─── Document

The CCCO protocol demonstrated promise as a reliable and valid metric to assess classroom-level engagement in community college classroom settings. As the seminal work of Lawson and Lawson (2013) posits, our analyses yielded three distinct but interrelated classroom-level engagement domains—academic engagement, cognitive engagement, and relational engagement (what Lawson and Lawson refer to as affective engagement)—which, taken together, are thought to holistically represent classroom engagement. Given the relatively small sample size of classrooms in which we were able to pilot the CCCO protocol, results provide promising preliminary evidence of the measure’s ability to separately identify all three engagement dimensions while accounting for their correlated nature. This suggests that the CCCO protocol would allow for both the individual and synergistic study of these engagement domains in relation to student-level outcomes.
Our results largely support the construct validity of our model. More specifically, we were able to examine both convergent and divergent validity to assess the extent to which the CCCO was or was not associated with student-level outcomes that have been theoretically related to classroom engagement. First, as expected, we found that observed classroom academic engagement predicted students’ perceptions of how engaged their peers were in class. Thus, there was consistency between our standardized observation protocol and what students reported about their own classmates’ observable behaviors of being prepared for class and participating in class activities. This supports convergent validity.

──────
─── Dataset entries

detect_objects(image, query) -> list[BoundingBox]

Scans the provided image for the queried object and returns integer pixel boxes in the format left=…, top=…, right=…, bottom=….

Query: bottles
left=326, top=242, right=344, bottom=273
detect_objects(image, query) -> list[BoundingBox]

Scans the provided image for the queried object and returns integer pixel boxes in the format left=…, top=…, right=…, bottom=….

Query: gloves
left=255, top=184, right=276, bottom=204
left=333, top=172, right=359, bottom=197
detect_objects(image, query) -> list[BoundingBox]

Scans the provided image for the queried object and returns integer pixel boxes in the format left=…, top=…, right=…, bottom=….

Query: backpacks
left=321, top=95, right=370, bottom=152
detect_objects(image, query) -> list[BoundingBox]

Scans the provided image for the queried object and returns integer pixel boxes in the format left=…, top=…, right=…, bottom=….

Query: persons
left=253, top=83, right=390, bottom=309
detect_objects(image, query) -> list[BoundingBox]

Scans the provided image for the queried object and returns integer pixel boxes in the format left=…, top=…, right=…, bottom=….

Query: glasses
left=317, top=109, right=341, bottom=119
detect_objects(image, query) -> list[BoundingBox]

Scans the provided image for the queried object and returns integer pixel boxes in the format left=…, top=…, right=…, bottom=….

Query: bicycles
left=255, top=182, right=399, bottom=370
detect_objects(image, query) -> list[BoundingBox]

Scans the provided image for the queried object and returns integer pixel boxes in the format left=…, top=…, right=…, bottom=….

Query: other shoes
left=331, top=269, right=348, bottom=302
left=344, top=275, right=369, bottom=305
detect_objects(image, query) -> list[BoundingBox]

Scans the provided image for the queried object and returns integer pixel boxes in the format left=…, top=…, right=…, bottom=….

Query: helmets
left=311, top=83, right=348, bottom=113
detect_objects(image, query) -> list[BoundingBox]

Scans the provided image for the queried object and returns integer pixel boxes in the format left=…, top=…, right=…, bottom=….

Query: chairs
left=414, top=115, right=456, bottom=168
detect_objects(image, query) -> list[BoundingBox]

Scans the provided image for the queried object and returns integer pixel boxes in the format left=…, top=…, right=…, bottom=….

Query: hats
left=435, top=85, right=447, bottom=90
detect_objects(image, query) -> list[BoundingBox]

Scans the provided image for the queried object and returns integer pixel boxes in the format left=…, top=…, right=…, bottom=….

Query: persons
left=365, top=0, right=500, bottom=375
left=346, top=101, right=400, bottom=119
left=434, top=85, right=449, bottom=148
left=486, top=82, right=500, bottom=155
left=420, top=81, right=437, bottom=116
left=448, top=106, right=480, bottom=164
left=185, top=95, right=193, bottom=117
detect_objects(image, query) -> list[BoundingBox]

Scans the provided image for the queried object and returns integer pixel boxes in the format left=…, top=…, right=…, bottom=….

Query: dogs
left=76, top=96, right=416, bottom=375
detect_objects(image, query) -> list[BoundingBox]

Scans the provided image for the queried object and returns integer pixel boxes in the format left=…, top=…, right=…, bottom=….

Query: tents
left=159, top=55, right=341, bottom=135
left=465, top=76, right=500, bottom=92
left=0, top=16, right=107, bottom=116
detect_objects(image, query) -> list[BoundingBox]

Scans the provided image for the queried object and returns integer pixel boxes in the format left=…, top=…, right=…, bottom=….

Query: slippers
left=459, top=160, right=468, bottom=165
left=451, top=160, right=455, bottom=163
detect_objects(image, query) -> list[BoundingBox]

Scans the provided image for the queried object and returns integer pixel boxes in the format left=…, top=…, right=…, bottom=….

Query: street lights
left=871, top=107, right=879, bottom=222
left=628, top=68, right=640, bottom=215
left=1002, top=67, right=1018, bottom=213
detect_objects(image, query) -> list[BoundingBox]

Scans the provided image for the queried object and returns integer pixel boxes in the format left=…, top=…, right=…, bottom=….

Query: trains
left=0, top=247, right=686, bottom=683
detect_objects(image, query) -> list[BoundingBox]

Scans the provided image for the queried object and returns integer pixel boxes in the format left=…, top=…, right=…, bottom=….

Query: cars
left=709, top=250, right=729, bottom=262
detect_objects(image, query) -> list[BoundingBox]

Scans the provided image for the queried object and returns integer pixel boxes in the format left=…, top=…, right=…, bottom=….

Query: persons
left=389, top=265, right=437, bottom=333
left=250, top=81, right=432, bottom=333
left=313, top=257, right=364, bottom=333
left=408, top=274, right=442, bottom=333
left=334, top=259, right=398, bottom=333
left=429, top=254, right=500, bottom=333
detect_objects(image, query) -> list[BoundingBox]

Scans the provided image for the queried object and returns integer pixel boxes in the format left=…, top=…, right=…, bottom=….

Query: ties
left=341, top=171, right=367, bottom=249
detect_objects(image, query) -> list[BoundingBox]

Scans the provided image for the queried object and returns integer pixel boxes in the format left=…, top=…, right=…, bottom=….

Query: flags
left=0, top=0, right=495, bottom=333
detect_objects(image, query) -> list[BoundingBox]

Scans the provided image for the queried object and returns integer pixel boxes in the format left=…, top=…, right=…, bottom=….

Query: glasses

──────

* **Problem**
In the CCCO protocol text, what did observed classroom academic engagement predict?

* **Task solution**
It predicted students' perceptions of how engaged their peers were in class.